+++ RECORDS SUPPLIED +++
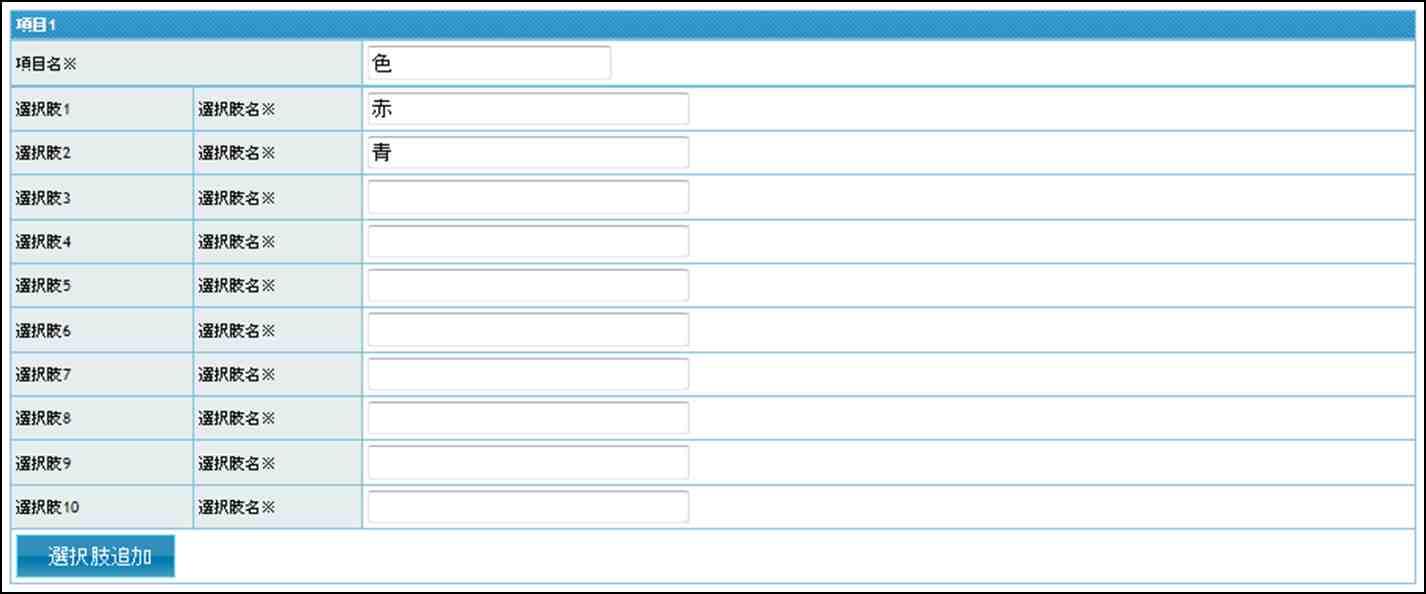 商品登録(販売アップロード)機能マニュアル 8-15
+++
+++ RECORDS SUPPLIED +++
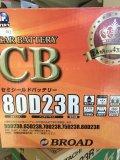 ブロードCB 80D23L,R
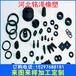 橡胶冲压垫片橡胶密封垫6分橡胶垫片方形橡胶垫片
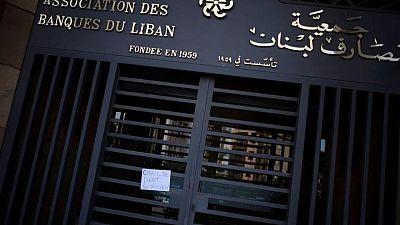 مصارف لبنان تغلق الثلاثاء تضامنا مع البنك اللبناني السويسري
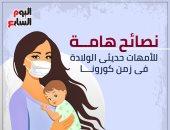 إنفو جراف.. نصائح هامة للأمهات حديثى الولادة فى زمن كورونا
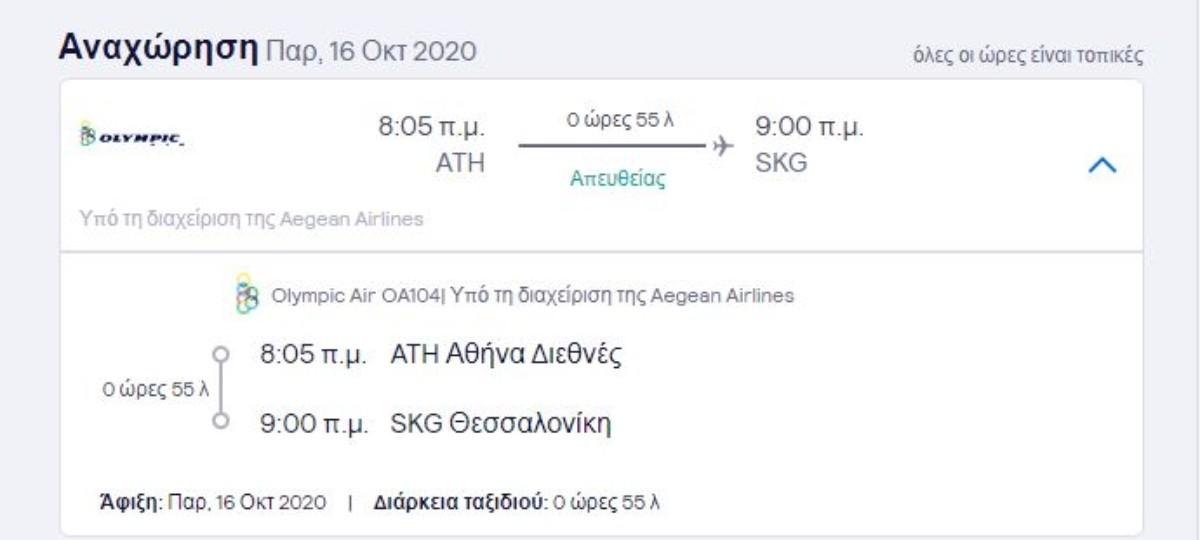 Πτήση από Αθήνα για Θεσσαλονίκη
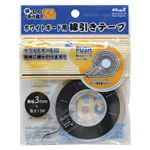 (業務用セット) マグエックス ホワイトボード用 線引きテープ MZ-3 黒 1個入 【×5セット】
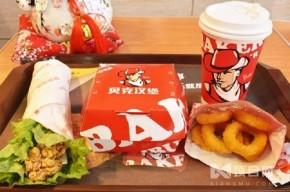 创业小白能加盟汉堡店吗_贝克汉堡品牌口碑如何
+++
TASK OBJECTIVE: All that is wanted is the lines above between the one containing "橡胶冲压垫片橡胶密封垫6分橡胶垫片方形橡胶垫片" and the one containing "创业小白能加盟汉堡店吗_贝克汉堡品牌口碑如何", inclusive, restated word for word, with pictures omitted.

ANSWER BELOW:
 橡胶冲压垫片橡胶密封垫6分橡胶垫片方形橡胶垫片
 مصارف لبنان تغلق الثلاثاء تضامنا مع البنك اللبناني السويسري
 إنفو جراف.. نصائح هامة للأمهات حديثى الولادة فى زمن كورونا
 Πτήση από Αθήνα για Θεσσαλονίκη
 (業務用セット) マグエックス ホワイトボード用 線引きテープ MZ-3 黒 1個入 【×5セット】
 创业小白能加盟汉堡店吗_贝克汉堡品牌口碑如何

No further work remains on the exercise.